▶ Gestellte Aufgaben
1) Schreiben Sie aus dem Textauszug über alte Berufsbezeichnungen den Abschnitt von „Der Waldhüter –“ bis „immer möglich, angegeben.“ wortgetreu ab.
2) Stimmen die folgenden Aussagen mit dem Textauszug über alte Berufsbezeichnungen überein? Antworten Sie jeweils mit Ja oder Nein und führen Sie die entscheidenden Worte des Textauszugs genau an: (a) Der Zeitungssänger zog seit dem 16. Jahrhundert von Ort zu Ort. (b) Der Schönfärber färbte Leinenstoffe mit Mustern ein. (c) Hierzulande nannte man den Waldhüter Forstläufer.

▶ Textauszug
-.-.-
Noch vor der Erfindung der Zeitung, wie wir sie heute kennen, gab es den Zeitungssänger. Er zog seit dem 16. Jahrhundert von Ort zu Ort und verlas die Neuigkeiten. Nicht ohne Grund: Damals waren die meisten Leute des Lesens noch nicht mächtig.
Regionale Varianten
Auch eine Leistung von Jakob Ebners «Wörterbuch historischer Berufsbezeichnungen»: Es erläutert die verschiedenen Berufe nicht nur sprachlich und historisch, sondern führt auch die regionale Varianten an.
Der Waldhüter – der Forstbeamte also, der einen bestimmten Waldbezirk beaufsichtigte – hiess überall im deutschen Sprachraum ein wenig anders. Hierzulande Bannwart oder Bammer, anderswo Forstläufer, Heger, Heidewärter, Holzmeier oder Waldgeschworener.
Das Wörterbuch zeigt auch: Viele Familiennamen gehen auf Tätigkeiten und Berufsbezeichnungen zurück. Auch hier sind die Schreibvarianten der Familiennamen, wenn immer möglich, angegeben.
Plötzlich negativ
Besonders interessant sind jene Wörter, die man noch kennt, aber nicht mehr weiss, dass sie auf alte Berufsbezeichungen zurückgehen. Der Schönfärber zum Beispiel. Heute ist er ein Schimpfwort für jemanden, der eine Sache schön redet – früher war es ein ehrenwerter Beruf. Der Schönfärber färbte Seiden- und Wollstoffe mit Mustern ein. Eine positive Berufsbezeichnung also.
-.-.-
Einträge mit räumlichen Fragen:
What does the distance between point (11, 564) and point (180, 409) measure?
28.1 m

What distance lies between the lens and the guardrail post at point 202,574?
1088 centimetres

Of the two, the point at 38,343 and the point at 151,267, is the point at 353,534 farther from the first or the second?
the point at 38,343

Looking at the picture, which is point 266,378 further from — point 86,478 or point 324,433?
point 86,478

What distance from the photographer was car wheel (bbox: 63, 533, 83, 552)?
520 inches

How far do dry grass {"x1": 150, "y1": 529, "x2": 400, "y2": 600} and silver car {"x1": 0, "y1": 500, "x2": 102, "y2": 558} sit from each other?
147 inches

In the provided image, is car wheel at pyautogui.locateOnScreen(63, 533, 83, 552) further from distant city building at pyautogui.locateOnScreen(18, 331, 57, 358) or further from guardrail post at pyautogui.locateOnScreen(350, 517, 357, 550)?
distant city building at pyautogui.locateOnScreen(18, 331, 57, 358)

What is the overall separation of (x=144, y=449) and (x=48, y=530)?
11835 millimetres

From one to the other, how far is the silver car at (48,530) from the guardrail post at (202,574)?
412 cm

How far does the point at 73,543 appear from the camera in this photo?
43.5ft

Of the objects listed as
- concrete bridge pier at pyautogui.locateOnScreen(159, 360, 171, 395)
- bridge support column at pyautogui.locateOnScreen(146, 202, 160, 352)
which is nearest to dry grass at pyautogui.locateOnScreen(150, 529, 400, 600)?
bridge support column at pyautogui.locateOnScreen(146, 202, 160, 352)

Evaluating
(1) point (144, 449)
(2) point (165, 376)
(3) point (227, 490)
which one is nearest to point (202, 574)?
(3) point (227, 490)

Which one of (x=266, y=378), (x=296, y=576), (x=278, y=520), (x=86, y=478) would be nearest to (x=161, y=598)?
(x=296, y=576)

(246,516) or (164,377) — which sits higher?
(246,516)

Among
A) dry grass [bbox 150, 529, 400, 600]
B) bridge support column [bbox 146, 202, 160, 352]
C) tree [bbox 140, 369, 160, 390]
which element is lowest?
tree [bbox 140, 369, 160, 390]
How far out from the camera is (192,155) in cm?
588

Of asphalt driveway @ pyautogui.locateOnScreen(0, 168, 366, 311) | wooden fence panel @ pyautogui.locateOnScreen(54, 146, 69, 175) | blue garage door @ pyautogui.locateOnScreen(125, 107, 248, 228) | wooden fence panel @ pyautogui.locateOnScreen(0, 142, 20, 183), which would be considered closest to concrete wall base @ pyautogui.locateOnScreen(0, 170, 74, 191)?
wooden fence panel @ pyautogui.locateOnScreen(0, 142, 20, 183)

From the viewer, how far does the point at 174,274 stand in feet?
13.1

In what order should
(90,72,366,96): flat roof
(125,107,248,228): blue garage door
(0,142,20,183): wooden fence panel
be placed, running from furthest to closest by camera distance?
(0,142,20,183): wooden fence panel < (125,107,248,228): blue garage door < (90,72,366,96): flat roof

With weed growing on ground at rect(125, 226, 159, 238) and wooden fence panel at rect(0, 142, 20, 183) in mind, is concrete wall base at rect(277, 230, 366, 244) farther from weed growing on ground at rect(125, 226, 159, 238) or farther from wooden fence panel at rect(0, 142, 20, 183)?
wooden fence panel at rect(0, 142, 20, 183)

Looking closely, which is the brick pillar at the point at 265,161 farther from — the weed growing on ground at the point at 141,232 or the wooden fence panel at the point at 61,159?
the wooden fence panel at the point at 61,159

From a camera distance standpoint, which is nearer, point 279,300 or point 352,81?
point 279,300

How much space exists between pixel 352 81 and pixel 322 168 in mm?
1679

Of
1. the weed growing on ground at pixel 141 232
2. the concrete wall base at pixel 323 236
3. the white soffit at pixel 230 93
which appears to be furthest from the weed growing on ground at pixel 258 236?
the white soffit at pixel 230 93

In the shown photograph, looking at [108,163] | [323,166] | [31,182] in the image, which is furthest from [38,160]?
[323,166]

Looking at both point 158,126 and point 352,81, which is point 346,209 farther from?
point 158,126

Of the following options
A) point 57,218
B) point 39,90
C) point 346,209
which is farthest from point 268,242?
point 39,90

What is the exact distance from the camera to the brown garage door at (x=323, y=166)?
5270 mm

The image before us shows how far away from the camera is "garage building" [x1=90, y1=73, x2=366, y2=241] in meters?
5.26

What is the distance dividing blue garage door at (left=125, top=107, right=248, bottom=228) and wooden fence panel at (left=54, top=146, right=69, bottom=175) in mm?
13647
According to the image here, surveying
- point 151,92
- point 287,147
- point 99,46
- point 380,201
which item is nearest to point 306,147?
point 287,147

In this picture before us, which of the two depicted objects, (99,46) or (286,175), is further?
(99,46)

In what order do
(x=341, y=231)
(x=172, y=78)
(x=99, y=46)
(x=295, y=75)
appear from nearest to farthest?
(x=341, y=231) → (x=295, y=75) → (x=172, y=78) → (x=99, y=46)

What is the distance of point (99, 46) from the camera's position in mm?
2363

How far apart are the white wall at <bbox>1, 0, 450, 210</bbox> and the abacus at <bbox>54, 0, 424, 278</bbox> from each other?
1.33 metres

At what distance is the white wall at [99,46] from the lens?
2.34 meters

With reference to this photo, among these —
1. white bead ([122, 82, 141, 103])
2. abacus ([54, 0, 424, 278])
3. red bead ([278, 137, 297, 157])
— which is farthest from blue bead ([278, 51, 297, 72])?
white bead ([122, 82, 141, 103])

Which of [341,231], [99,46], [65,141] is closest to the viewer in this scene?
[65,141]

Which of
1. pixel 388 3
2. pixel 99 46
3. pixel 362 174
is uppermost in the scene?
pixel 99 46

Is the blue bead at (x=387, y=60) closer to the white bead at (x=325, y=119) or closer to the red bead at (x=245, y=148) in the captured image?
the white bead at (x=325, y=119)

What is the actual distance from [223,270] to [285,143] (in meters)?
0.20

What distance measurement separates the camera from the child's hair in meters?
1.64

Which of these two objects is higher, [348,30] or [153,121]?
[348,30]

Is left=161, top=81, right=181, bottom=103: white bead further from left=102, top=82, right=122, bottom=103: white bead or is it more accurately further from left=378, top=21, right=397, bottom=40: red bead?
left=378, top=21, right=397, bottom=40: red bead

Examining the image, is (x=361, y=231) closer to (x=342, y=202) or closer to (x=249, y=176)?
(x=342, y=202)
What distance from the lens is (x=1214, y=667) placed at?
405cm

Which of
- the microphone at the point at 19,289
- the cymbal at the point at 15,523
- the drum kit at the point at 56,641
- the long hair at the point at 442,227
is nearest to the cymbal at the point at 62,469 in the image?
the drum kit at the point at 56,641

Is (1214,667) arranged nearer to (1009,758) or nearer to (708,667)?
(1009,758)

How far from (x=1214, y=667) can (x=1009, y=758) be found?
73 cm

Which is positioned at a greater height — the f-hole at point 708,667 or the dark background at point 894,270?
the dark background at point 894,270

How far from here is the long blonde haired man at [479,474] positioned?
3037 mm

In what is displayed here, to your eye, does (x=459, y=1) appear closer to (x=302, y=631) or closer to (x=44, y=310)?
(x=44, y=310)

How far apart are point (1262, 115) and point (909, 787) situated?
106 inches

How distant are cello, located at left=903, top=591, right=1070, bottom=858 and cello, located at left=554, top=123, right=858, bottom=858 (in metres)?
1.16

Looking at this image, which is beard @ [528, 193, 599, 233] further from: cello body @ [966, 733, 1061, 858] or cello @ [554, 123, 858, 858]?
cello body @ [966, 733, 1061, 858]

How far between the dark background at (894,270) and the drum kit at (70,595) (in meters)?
-.-.-
▶ Schriftliche Antworten
1)
Der Waldhüter – der Forstbeamte also, der einen bestimmten Waldbezirk beaufsichtigte – hiess überall im deutschen Sprachraum ein wenig anders. Hierzulande Bannwart oder Bammer, anderswo Forstläufer, Heger, Heidewärter, Holzmeier oder Waldgeschworener.
Das Wörterbuch zeigt auch: Viele Familiennamen gehen auf Tätigkeiten und Berufsbezeichnungen zurück. Auch hier sind die Schreibvarianten der Familiennamen, wenn immer möglich, angegeben.

2)
(a) Ja: „Er zog seit dem 16. Jahrhundert von Ort zu Ort und verlas die Neuigkeiten.“
(b) Nein: „Der Schönfärber färbte Seiden- und Wollstoffe mit Mustern ein.“
(c) Nein: „Hierzulande Bannwart oder Bammer, anderswo Forstläufer“